Each line from the one with "Avustralya Açık Çeyrek" through the last line below must be written out exactly. Do not copy pictures.

*** Begin section ***

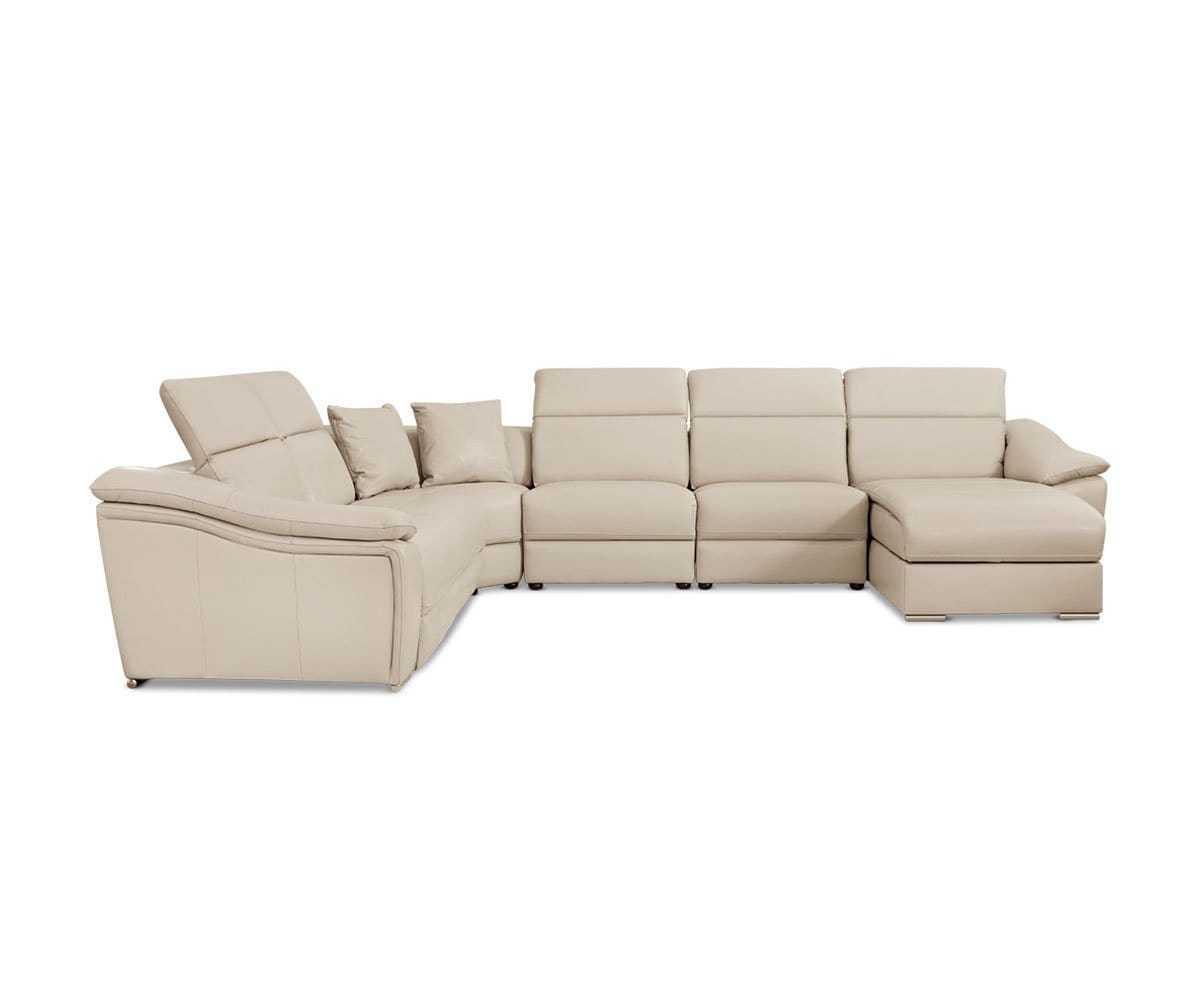 Maxino Power Motion Right Sectional - Silver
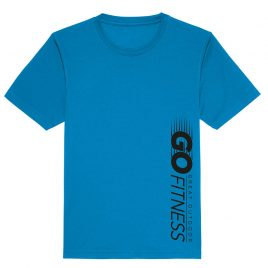 GOF Sidebar Performance Tee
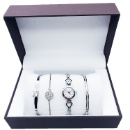 Watch with Steel Jewelry Gift Set (Hong Kong)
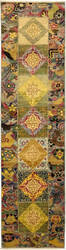 Solo Rugs Eclectic M1889-100  Area Rug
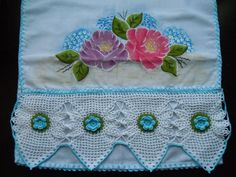 Textiles, Pot Holders, Arts And Crafts, Womens Fashion, Belly Art, Crochet Kitchen, Vintage Crochet, Handmade Flowers, Crochet Edgings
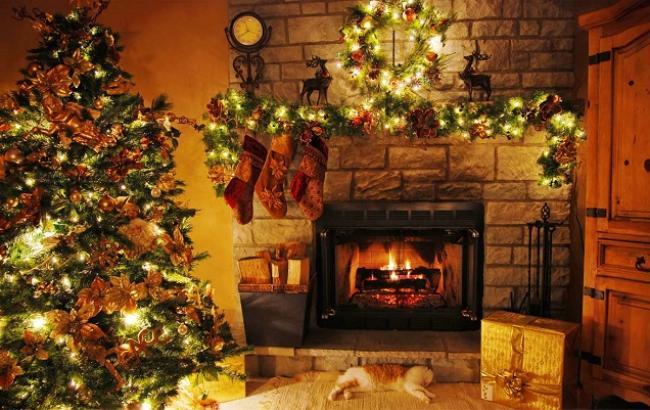 Фото: Рождество для католиков - семейный праздник (irelandru.com)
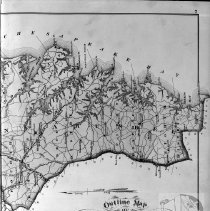 Image of Pg 2 of General Map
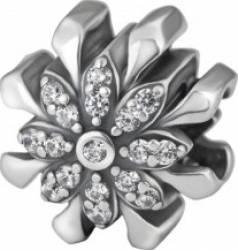 Talisman Selene Silver Flower Talismane
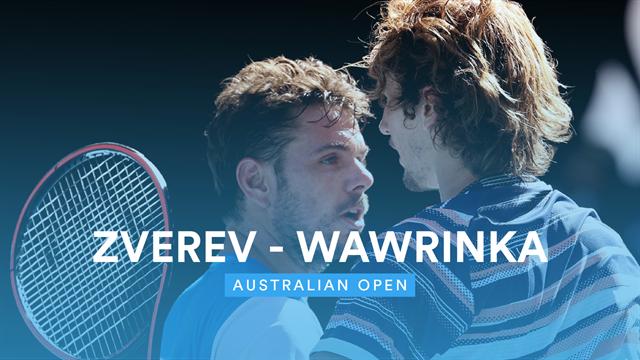 Avustralya Açık Çeyrek Finali: Stan Wawrinka - Alexander Zverev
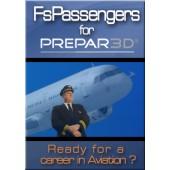 FSPASSENGERS PREPAR3D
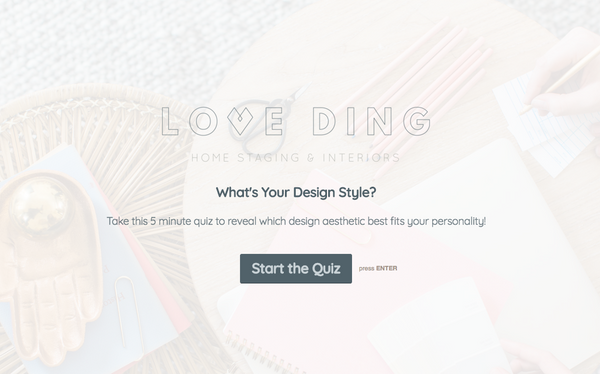 QUIZ | WHAT'S YOUR DESIGN STYLE?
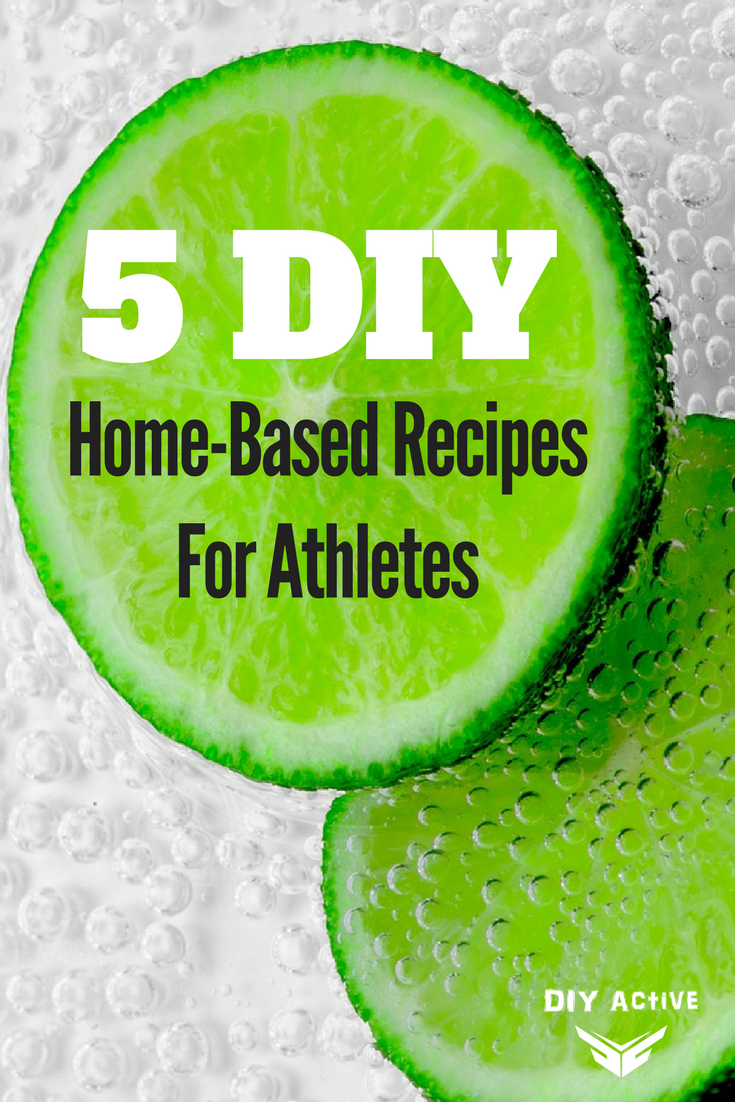 5 DIY Home-Based Recipes For Athletes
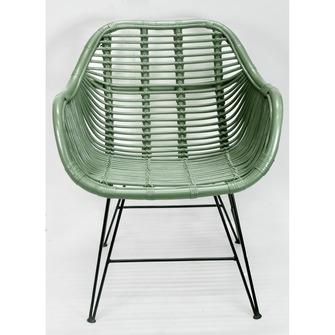 Stoel joris groen tuinstoelen tuinmeubelen tuin karwei for Groene stoel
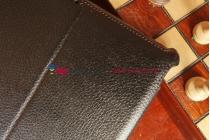 """Чехол для Asus MeMO Pad FHD 10 ME302C/ME302CL с мульти-подставкой и держателем для руки черный кожаный """"Deluxe"""" Италия"""
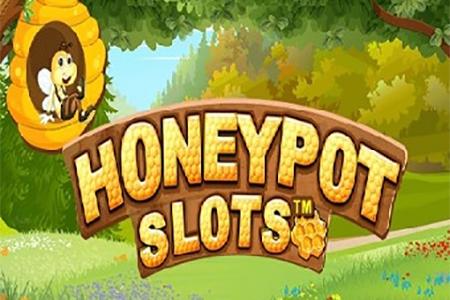 Honeypot Slots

*** End section ***

**EXERCISE SOLUTION:**
 Avustralya Açık Çeyrek Finali: Stan Wawrinka - Alexander Zverev
 FSPASSENGERS PREPAR3D
 QUIZ | WHAT'S YOUR DESIGN STYLE?
 5 DIY Home-Based Recipes For Athletes
 Stoel joris groen tuinstoelen tuinmeubelen tuin karwei for Groene stoel
 """Чехол для Asus MeMO Pad FHD 10 ME302C/ME302CL с мульти-подставкой и держателем для руки черный кожаный """"Deluxe"""" Италия"""
 Honeypot Slots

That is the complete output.